Sepp Blatter may not like the Confederations Cup used as a platform for social unrest, but if you’re going to call attention to the utter waste that is spending money on sporting venues in the face of more general public needs, this is how you do it: coordinated protests; executed peacefully; spanning the nation’s biggest cities; taking advantage of international attention.
On Monday, an estimated 100,000 demonstrators executed that plan, with Brazilians taking to their country’s streets in protest. Using the Confederations Cup as a focal point to extend demonstrations that began last week, Brazil’s public organized in eight cities to highlight high taxes and a lack of support for education, health, security and transportation.
Those demonstrations began last week after a 10-cent hike in bus and subway fares and extended through the weekend when the Confederations Cup began in Brasilia. Today, outside the Estadio Mineirao in Belo Horizonte, an estimated 20,000 people protested while Nigeria and Tahiti played the fourth match of FIFA’s quadrennial competition.
In the face of public needs that often come at the expensive of high-priced glamor projects, Brazilians did what, if we detached ourselves from our sports-loving souls, we would rationally expect most others to do. They put the games in perspective and, though their demonstrations, implicitly asked their leaders: Are stadia more important than schools? Is Olympic prestige worth compromising health care? Does playing ball with organization like FIFA justify tax and fee increases?
By evening in Brazil, the people asking those questions were getting international attention. Images such as this one in Rio de Janeiro being shared across the world …
… while the Brazilian Confederations Cup website had been hacked to show looping video of police response that purportedly wasn’t being aired by local media (screenshot):
From USA Today’s report on the demonstrations:
“This is a communal cry saying: ‘We’re not satisfied,'” Maria Claudia Cardoso said on a Sao Paulo avenue, taking turns waving a sign reading “#revolution” with her 16-year-old son, Fernando, as protesters streamed by.

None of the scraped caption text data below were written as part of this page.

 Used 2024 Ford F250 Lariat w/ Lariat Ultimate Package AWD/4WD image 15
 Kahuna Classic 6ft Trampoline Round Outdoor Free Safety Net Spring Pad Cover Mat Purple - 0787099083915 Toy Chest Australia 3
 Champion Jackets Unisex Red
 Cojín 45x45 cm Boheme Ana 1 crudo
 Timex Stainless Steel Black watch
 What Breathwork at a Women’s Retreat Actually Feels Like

“We’re massacred by the government’s taxes — yet when we leave home in the morning to go to work, we don’t know if we’ll make it home alive because of the violence,” she added. “We don’t have good schools for our kids. Our hospitals are in awful shape. Corruption is rife. These protests will make history and wake our politicians up to the fact that we’re not taking it anymore!”
Though Brazil’s soccer-based expenditures are central to the public’s complaints, the demonstrations clearly transcend anything to do with Confederation Cup results. They also go beyond anything an organization like FIFA might contribute to the dialog, though in Brazil to attend the competition, president Sepp Blatter was going to be obliged to speak on the issue:
“Football is there to bring people together,” Blatter said today in an interview in Rio de Janeiro. “This is clear and I know a little bit about the protests that are here.”

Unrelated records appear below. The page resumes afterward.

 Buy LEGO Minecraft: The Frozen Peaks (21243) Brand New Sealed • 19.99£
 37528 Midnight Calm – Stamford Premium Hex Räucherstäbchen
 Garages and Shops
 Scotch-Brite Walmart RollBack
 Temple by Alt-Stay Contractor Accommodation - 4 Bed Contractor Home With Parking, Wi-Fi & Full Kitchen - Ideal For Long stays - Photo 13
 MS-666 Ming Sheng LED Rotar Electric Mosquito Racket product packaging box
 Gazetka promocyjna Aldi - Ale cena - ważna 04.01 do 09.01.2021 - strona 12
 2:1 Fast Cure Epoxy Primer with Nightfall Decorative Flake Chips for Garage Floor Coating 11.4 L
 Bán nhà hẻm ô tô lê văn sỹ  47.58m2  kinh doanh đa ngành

Blatter added that “people are using the platform of football and the international media presence to make certain demonstrations. You will see today is the third day of the competition this will calm down. It will be a wonderful competition.”

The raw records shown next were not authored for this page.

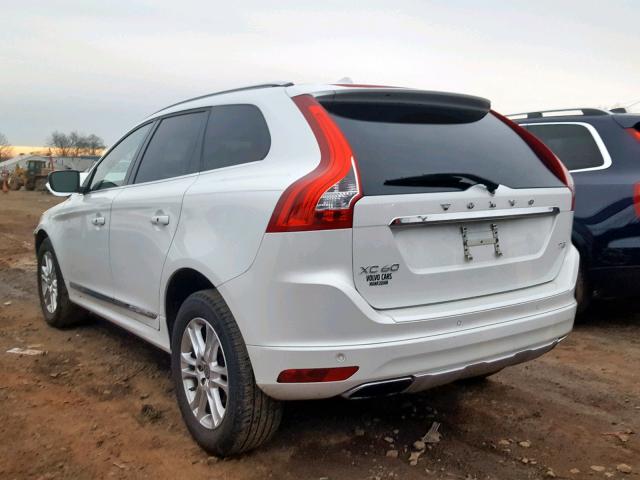 YV440MDK2F2674830 - 2015 VOLVO XC60 T5 WHITE photo 3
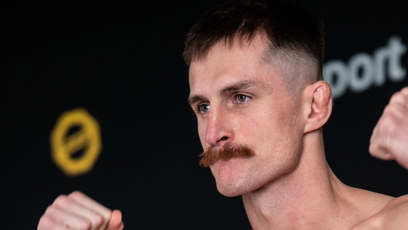 FOTO: Andrej Kalašnik během veřejného vážení.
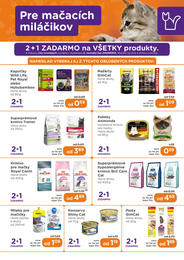 5. stránka Pet Center letáku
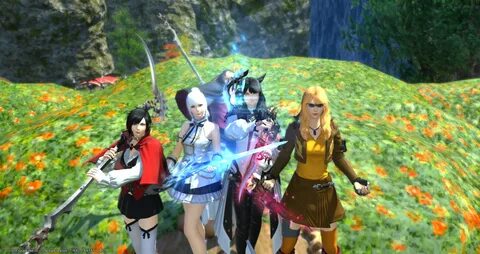 3 best u/Corvan_Danavis images on Pholder Ffxiv, RWBY and Pe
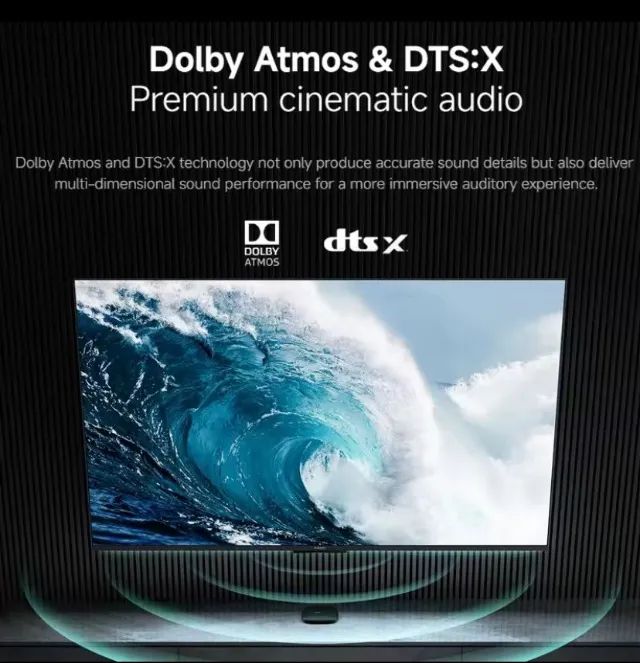 Xiaomi TV Box S 4K 3ª Geração - Nova, Original, Lacrada - Foto 6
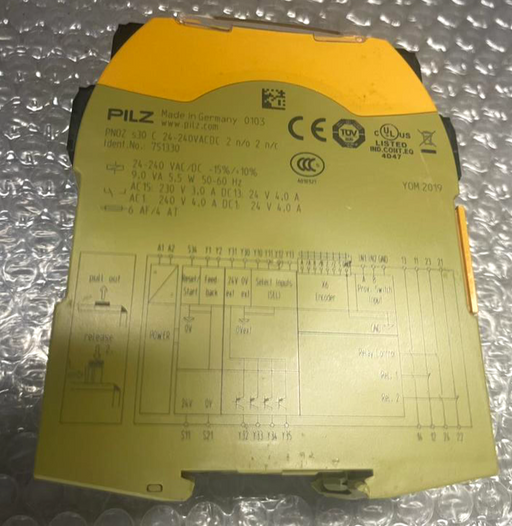 PILZ PNOZ s30 Programmable Safety Relay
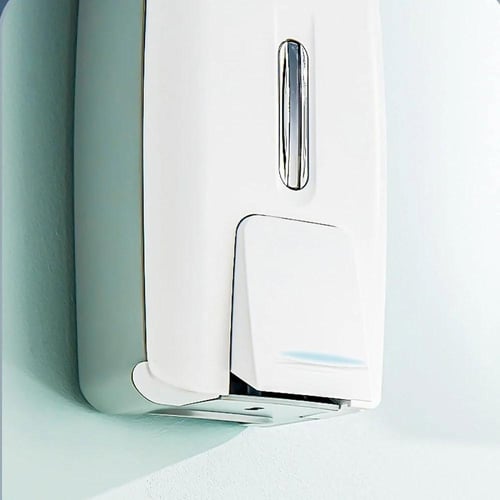 جهاز حائط لتعقيم اليدين ( ديسبنسر تعبئة ) سعة 1 لت...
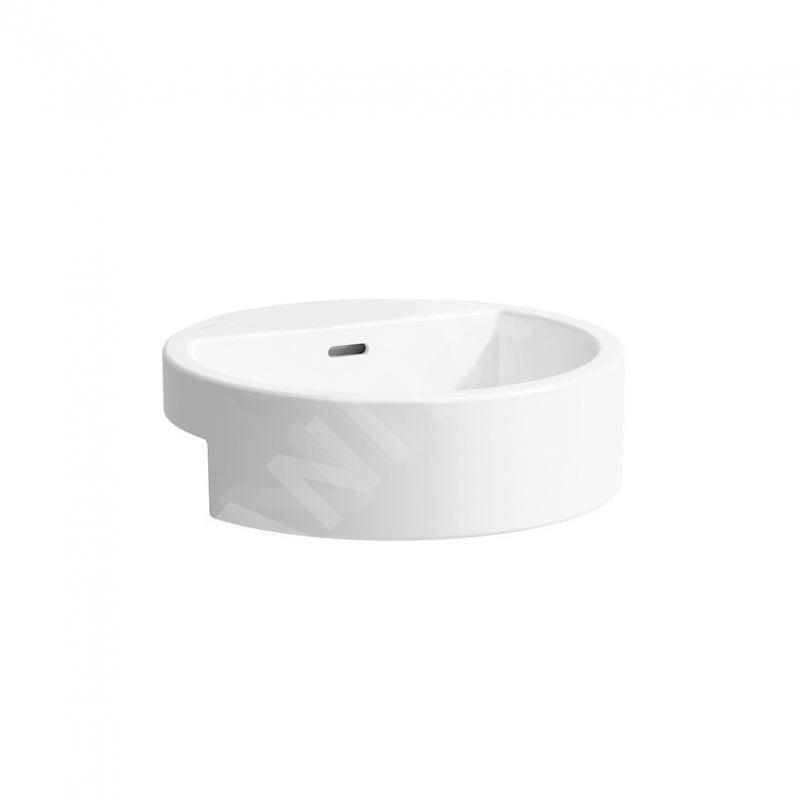 Laufen Living - Lavabo à encastrer 460x460 mm, sans trou pour robinetterie, blanc H8134310001091 Laufen Living - Lavabo à encastrer 460x460 mm, sans trou pour robinetterie, blanc H8134310001091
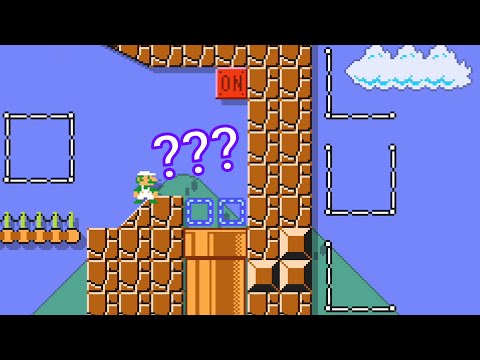 EVERY LEVEL IS A TROLL LEVEL — Mario Maker 2 Super Expert (No-Skips)
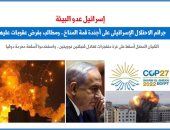  جرائم إسرائيل البيئية على قائمة أعمال قمة المناخ بدبى.. عن برلماني  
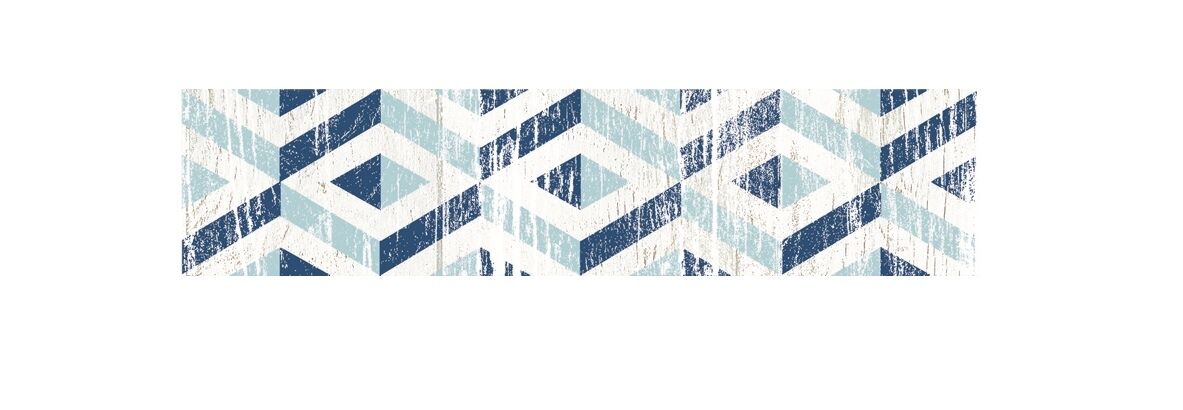 6903-0043 Керамогранит Натвуд бордюр 6903-0043 6,9х30 геометрия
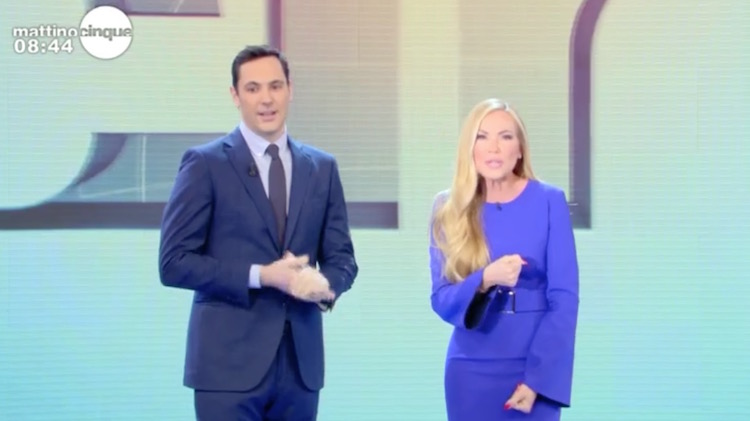 Federica Panicucci si scusa con Vecchi: «Sono umana. Ho sbagliato»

Blatter’s comments will always be dissected to an undo degree, but there’s little more (or less) he should say. That, however, doesn’t mean sports’ link to these protests should be overlooked.
Events like the World Cup are expensive impositions. More often than not, they’re solicited by people in positions of power (political, financial, social) who are detached from their country’s day-to-day concerns.
You ever hear of that grassroots collective petitioning their government to bring international sporting events to their city? No, because it doesn’t happen. Those groups are too busy asking for better roads, trying to improve their local elementary school, and worrying about how to keep their tap water clean. Most of the time, those goals are offset against other programs, leaving vanity projects impossible to justify. Allocating huge sums to create white elephant stadia in South Africa, stage a Winter Olympics on the Black Sea (as they’ll do in Sochi, Russia) or bring both a World Cup and a summer games to a country with infrastructure concerns is never a good idea (and it’s a bit insane there’s a context in which that needs to be explained).
Perhaps there’s a country where meeting FIFA’s huge expectations makes sense when measured against the public’s greater good. But I don’t live in that country. I don’t know anybody who does. If you take inventory of all the good $3.3 billion can do, “huge soccer stadia” shouldn’t even be on the list.
The current protests in Brazil are merely pointing that out.